__TASK STATEMENT__
In the entries below, reproduce word for word the lines starting at the one containing "Provide the ordering of" and ending at the one containing "5. elderly woman's".

* Begin DATA SUPPLIED *

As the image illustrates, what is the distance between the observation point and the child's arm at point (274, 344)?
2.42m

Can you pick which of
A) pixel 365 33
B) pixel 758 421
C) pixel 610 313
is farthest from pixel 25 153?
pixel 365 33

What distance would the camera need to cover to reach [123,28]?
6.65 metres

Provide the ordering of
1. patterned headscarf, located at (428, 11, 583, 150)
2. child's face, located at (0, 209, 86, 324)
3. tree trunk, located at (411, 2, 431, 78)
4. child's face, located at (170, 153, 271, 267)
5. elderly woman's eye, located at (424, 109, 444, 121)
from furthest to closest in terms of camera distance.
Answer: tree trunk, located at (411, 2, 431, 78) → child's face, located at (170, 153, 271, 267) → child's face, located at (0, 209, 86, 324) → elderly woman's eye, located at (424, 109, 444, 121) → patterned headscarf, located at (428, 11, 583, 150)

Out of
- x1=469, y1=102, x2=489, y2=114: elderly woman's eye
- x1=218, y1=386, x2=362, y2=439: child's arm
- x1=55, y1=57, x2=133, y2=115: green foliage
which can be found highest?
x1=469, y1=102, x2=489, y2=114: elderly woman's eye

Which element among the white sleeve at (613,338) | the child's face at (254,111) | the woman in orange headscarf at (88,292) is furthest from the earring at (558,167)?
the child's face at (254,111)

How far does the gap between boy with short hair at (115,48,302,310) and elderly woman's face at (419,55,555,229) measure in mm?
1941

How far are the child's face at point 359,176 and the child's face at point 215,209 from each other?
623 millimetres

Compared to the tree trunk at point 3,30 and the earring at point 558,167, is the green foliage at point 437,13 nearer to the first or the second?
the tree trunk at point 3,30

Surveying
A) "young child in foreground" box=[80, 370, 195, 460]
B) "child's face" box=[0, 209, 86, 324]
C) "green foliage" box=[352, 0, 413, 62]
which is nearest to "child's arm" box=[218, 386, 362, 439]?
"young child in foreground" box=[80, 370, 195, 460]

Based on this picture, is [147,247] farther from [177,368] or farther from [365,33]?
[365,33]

* End DATA SUPPLIED *

__ANSWER TO THE TASK__
Provide the ordering of
1. patterned headscarf, located at (428, 11, 583, 150)
2. child's face, located at (0, 209, 86, 324)
3. tree trunk, located at (411, 2, 431, 78)
4. child's face, located at (170, 153, 271, 267)
5. elderly woman's eye, located at (424, 109, 444, 121)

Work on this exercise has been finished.